*** Given information ***
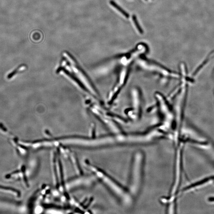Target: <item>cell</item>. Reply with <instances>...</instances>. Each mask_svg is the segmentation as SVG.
<instances>
[{
    "mask_svg": "<svg viewBox=\"0 0 214 214\" xmlns=\"http://www.w3.org/2000/svg\"><path fill=\"white\" fill-rule=\"evenodd\" d=\"M213 179H214V176L205 178V179H203V180H201V181L196 182V183H194V184L190 185L189 186H188V187H185V188L183 189V191H186L188 190H189L193 188L196 187V186H199V185L204 184V183H206V182H208L209 181H210L211 180H212Z\"/></svg>",
    "mask_w": 214,
    "mask_h": 214,
    "instance_id": "obj_2",
    "label": "cell"
},
{
    "mask_svg": "<svg viewBox=\"0 0 214 214\" xmlns=\"http://www.w3.org/2000/svg\"><path fill=\"white\" fill-rule=\"evenodd\" d=\"M146 1H147V0H146Z\"/></svg>",
    "mask_w": 214,
    "mask_h": 214,
    "instance_id": "obj_5",
    "label": "cell"
},
{
    "mask_svg": "<svg viewBox=\"0 0 214 214\" xmlns=\"http://www.w3.org/2000/svg\"><path fill=\"white\" fill-rule=\"evenodd\" d=\"M144 163L143 154L140 151L135 154L133 157L130 174L129 186L130 194L135 196L139 193L141 189L144 173Z\"/></svg>",
    "mask_w": 214,
    "mask_h": 214,
    "instance_id": "obj_1",
    "label": "cell"
},
{
    "mask_svg": "<svg viewBox=\"0 0 214 214\" xmlns=\"http://www.w3.org/2000/svg\"><path fill=\"white\" fill-rule=\"evenodd\" d=\"M109 3H110L111 5H112L113 7L115 8L116 9L118 10L119 12H120L122 14H123V15H124L125 17L127 18H129V14H128L127 12H126L125 10H123L122 7H121L120 6H119V5H118L114 1H113L111 0V1H110V2H109Z\"/></svg>",
    "mask_w": 214,
    "mask_h": 214,
    "instance_id": "obj_3",
    "label": "cell"
},
{
    "mask_svg": "<svg viewBox=\"0 0 214 214\" xmlns=\"http://www.w3.org/2000/svg\"><path fill=\"white\" fill-rule=\"evenodd\" d=\"M132 19L133 21L135 23L136 27H137V29H138V31L141 34H143L144 33V31L142 29V27H141V26L139 24L137 19V16H136L135 15H133L132 16Z\"/></svg>",
    "mask_w": 214,
    "mask_h": 214,
    "instance_id": "obj_4",
    "label": "cell"
}]
</instances>
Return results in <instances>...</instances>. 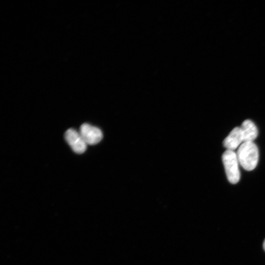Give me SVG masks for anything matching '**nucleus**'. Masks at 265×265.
<instances>
[{"label":"nucleus","instance_id":"obj_3","mask_svg":"<svg viewBox=\"0 0 265 265\" xmlns=\"http://www.w3.org/2000/svg\"><path fill=\"white\" fill-rule=\"evenodd\" d=\"M64 137L75 153L81 154L85 151L87 145L79 132L73 129H69L65 132Z\"/></svg>","mask_w":265,"mask_h":265},{"label":"nucleus","instance_id":"obj_1","mask_svg":"<svg viewBox=\"0 0 265 265\" xmlns=\"http://www.w3.org/2000/svg\"><path fill=\"white\" fill-rule=\"evenodd\" d=\"M238 162L247 171L253 170L257 166L259 152L257 145L253 142H243L237 153Z\"/></svg>","mask_w":265,"mask_h":265},{"label":"nucleus","instance_id":"obj_2","mask_svg":"<svg viewBox=\"0 0 265 265\" xmlns=\"http://www.w3.org/2000/svg\"><path fill=\"white\" fill-rule=\"evenodd\" d=\"M222 159L228 181L232 184H237L240 179L237 154L233 151L227 150L223 153Z\"/></svg>","mask_w":265,"mask_h":265},{"label":"nucleus","instance_id":"obj_7","mask_svg":"<svg viewBox=\"0 0 265 265\" xmlns=\"http://www.w3.org/2000/svg\"><path fill=\"white\" fill-rule=\"evenodd\" d=\"M263 248H264V249L265 251V240L264 241V242H263Z\"/></svg>","mask_w":265,"mask_h":265},{"label":"nucleus","instance_id":"obj_6","mask_svg":"<svg viewBox=\"0 0 265 265\" xmlns=\"http://www.w3.org/2000/svg\"><path fill=\"white\" fill-rule=\"evenodd\" d=\"M242 141V137L240 128H235L225 138L223 146L227 150L233 151L235 150Z\"/></svg>","mask_w":265,"mask_h":265},{"label":"nucleus","instance_id":"obj_4","mask_svg":"<svg viewBox=\"0 0 265 265\" xmlns=\"http://www.w3.org/2000/svg\"><path fill=\"white\" fill-rule=\"evenodd\" d=\"M79 132L87 145L97 144L103 138L101 130L87 123L81 125Z\"/></svg>","mask_w":265,"mask_h":265},{"label":"nucleus","instance_id":"obj_5","mask_svg":"<svg viewBox=\"0 0 265 265\" xmlns=\"http://www.w3.org/2000/svg\"><path fill=\"white\" fill-rule=\"evenodd\" d=\"M242 141L253 142L258 133V129L255 124L250 120L244 121L240 127Z\"/></svg>","mask_w":265,"mask_h":265}]
</instances>
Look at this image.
***
● **Your instructions**
Print the stretch from the beginning of the material through the line that contains "179H214V176L205 178V179H203V180H201V181L196 182V183H194V184L190", with both ends included and character for character, but leave the pictures out.

● **Response**
Target: <item>cell</item>. Reply with <instances>...</instances>. Each mask_svg is the segmentation as SVG.
<instances>
[{
    "mask_svg": "<svg viewBox=\"0 0 214 214\" xmlns=\"http://www.w3.org/2000/svg\"><path fill=\"white\" fill-rule=\"evenodd\" d=\"M213 179H214V176L205 178V179H203V180H201V181L196 182V183H194V184L190 185L189 186H188V187H185V188L183 189V191H186L188 190H189L193 188L196 187V186H199V185L204 184V183H206V182H208L209 181H210L211 180H212Z\"/></svg>",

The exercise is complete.